Kathy, living together after such a short period of knowing each other is risky business. Having a guest in your home is different from having a man move in. A guest you can ask to leave but getting rid of a roommate can be difficult. Keep your respective places to live for several more months before taking such a huge step. As it is, you’ve gone awfully fast in the relationship. I know people who’ve dated three years before living together.
Friendship, yes. Sex, no.
I have separated from my husband of 28 years. I would like to meet someone who is looking (like me) for friendship and companionship without getting into a sexual relationship. Do you think such a thing is possible? Or, am I the only person in the world who has had quite enough sex for one lifetime, but still needs a friend of the opposite gender? — Mary P., 50, Falls Church, Va.

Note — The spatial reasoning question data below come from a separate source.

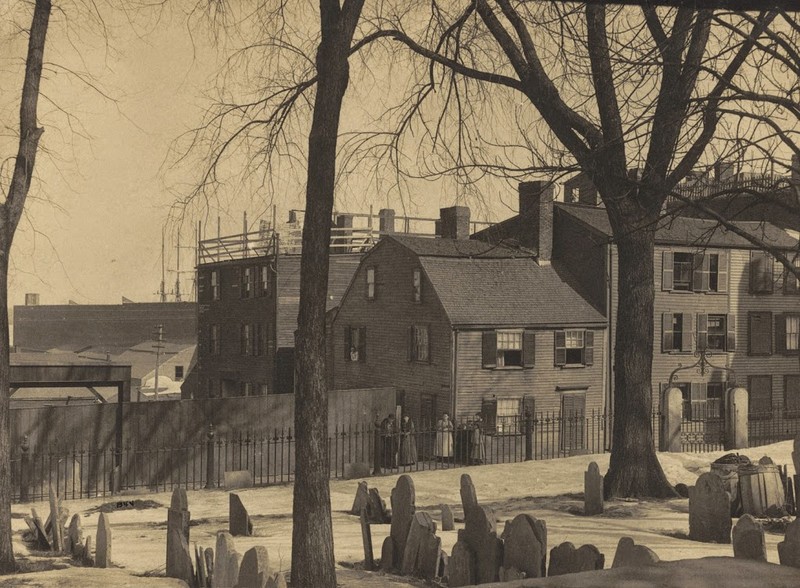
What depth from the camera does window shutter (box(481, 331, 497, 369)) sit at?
37.4 metres

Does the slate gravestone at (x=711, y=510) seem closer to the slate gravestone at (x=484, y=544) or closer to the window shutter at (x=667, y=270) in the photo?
the slate gravestone at (x=484, y=544)

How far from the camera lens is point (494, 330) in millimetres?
37719

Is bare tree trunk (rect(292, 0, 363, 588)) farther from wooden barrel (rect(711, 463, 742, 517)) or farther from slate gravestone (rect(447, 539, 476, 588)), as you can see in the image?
wooden barrel (rect(711, 463, 742, 517))

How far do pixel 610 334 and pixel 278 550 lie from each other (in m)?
29.5

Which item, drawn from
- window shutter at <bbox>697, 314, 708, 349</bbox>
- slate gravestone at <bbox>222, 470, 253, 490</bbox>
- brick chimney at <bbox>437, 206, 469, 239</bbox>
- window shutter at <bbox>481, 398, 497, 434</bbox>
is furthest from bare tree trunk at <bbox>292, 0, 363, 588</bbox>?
window shutter at <bbox>697, 314, 708, 349</bbox>

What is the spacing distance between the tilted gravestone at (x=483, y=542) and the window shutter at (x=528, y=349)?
28728 millimetres

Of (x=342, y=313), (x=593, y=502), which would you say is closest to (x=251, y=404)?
(x=342, y=313)

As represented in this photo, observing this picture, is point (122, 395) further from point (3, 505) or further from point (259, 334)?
point (259, 334)

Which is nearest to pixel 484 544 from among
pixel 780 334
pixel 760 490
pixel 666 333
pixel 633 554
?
pixel 633 554

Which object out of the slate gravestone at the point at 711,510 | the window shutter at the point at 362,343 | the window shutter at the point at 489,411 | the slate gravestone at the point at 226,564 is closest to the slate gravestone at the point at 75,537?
the slate gravestone at the point at 226,564

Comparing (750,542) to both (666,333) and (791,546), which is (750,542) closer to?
(791,546)

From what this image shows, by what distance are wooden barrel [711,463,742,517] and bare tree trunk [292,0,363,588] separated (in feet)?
25.6

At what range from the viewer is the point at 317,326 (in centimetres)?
1101

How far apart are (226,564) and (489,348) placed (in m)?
28.6
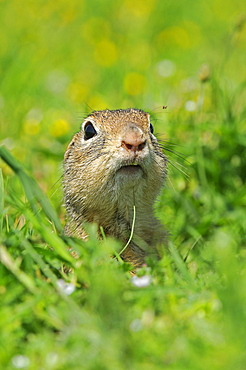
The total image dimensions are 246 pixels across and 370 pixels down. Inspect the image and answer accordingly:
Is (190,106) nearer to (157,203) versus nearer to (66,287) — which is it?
(157,203)

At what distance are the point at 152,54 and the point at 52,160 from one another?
4.39 metres

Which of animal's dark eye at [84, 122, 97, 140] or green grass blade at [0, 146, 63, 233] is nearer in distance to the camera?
green grass blade at [0, 146, 63, 233]

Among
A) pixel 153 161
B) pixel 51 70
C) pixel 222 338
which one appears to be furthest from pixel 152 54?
pixel 222 338

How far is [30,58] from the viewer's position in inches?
367

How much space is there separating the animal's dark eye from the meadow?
26.7 inches

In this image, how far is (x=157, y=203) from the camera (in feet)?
18.2

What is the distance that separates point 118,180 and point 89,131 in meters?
0.76

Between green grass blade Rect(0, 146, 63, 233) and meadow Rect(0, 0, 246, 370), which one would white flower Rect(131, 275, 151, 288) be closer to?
meadow Rect(0, 0, 246, 370)

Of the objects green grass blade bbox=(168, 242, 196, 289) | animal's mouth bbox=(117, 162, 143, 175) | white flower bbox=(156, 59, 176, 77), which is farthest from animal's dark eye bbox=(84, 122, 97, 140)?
white flower bbox=(156, 59, 176, 77)

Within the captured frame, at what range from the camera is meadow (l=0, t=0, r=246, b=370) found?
276 cm

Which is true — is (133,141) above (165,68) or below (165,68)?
below

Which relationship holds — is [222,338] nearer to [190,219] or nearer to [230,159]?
[190,219]

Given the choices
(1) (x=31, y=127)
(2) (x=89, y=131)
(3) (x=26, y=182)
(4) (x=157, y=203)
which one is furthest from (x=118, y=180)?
(1) (x=31, y=127)

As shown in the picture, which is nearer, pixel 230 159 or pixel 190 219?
pixel 190 219
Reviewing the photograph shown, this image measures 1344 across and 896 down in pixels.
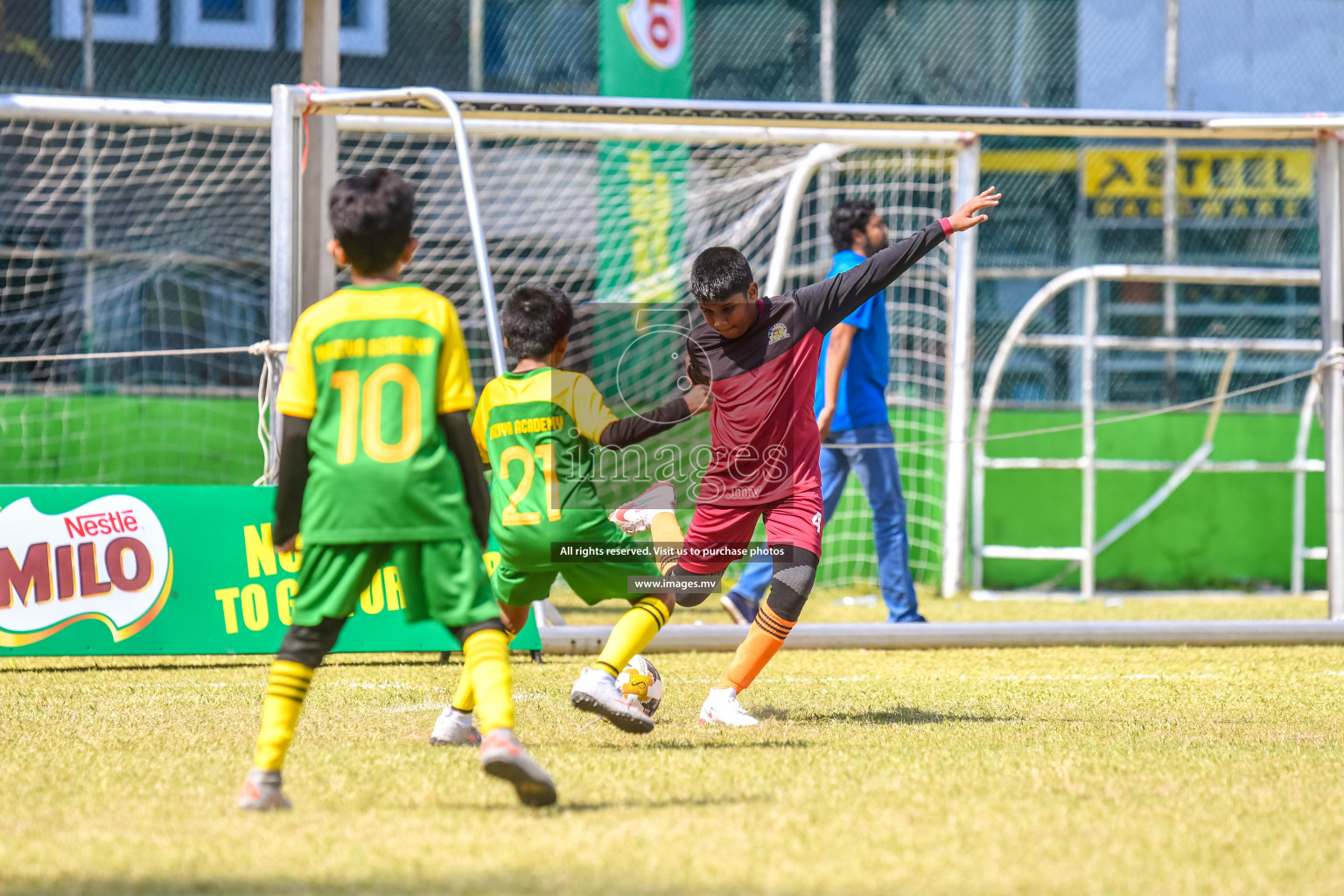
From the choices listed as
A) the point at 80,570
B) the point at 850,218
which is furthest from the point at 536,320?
the point at 850,218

Mary, well, let’s put it this way, having a sex drive is natural in most adults. Probably 95 percent of the men you’ll meet will run the other way when you put the “no sex” rule into play. Maybe you can find an older gent in church or somewhere who doesn’t want or need sex. Sex between consenting adults can be wonderful and healthy and it can strengthen a relationship. With the way you feel about sex, prepare to be alone.